--- QUOTED PASSAGE ---

After leaving Thursday’s meeting, Machinist Tom Wigen, 49, said he’s voting no because Boeing’s offer would cut the value of his pension by 40 percent.
But he said Boeing has made a “brilliant” strategic play for votes in tempting younger workers with a $10,000 signing bonus and some of the older guys with an early retirement buyout.
“Divide and conquer,” Wigen said.
Boeing’s Birtel insisted that despite the benefit cuts and wage-structure change, the deal still offers Machinists “pay and benefits superior to what other companies provide.” The cuts, he said, are needed to ensure competitiveness against Airbus.
A 26-year-old Everett Machinist who works on the 777, one of the younger crowd who isn’t active in the union, thinks the vote will be close.
“This is a very divided issue,” he said. “Though the ‘Hell No!’ contingent may be louder and more involved in the union, there are plenty of us who will be more than willing to vote yes to secure jobs in Washington state.”
Asking for anonymity because of “the intimidating and bullying tactics” of those opposed, he said he thinks a majority of workers on his second shift in Everett are leaning toward yes, with first shift leaning toward no.
“My particular crew is probably 80 percent yes but we have a lot of new people, so that skews it,” he added.
He said that while he recognizes the value of the Boeing traditional pension, he assumed when he joined the company two years ago that it would be gone by the time he retires.
“Without 777X, our contract isn’t worth the paper it’s printed on,” he said. “There are plenty of us that realize that, and won’t let the old dinosaurs ruin it for us because they don’t want to give up on an outdated pension plan.”
One veteran Machinist who is active in the union, one of the “dinosaurs,” said he’ll vote yes, also.
After the drama of Thursday night’s union meeting, he said workers will talk with their spouses and that “reality is going to settle in over the weekend.”
He said he expects a close vote to approve the deal after Boeing’s aggressive signals that otherwise 777X will go elsewhere.
“If the Mariners played hardball like this, we’d be in the World Series,” he said.

---

§ **DIRECTIONS**:
a: Condense the paragraph of the excerpt on the Boeing contract vote that begins "Boeing's Birtel insisted" into a single shorter sentence that keeps its main facts.
b: Reproduce word for word the portion of the excerpt on the Boeing contract vote starting with "After the drama" and going on through "will go elsewhere.".
The records come from a source separate from the excerpt on the Boeing contract vote.

--- ENTRIES SHOWN ---

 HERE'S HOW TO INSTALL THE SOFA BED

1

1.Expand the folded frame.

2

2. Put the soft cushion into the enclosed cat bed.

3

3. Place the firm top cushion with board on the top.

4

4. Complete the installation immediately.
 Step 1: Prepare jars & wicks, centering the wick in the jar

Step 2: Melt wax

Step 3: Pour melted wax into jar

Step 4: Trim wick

---
--- ENTRIES SHOWN ---

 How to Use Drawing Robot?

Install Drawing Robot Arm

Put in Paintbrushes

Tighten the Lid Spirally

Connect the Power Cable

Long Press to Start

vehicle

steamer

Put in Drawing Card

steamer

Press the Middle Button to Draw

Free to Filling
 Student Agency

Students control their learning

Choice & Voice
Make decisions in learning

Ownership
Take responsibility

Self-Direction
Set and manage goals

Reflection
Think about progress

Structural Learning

---

§ **EXPECTED OUTPUTS**:
a: Boeing's Birtel maintained that, despite the benefit cuts and wage-structure change, the deal still gives Machinists better pay and benefits than other companies offer, and that the cuts are needed to stay competitive against Airbus.

b:
After the drama of Thursday night’s union meeting, he said workers will talk with their spouses and that “reality is going to settle in over the weekend.”
He said he expects a close vote to approve the deal after Boeing’s aggressive signals that otherwise 777X will go elsewhere.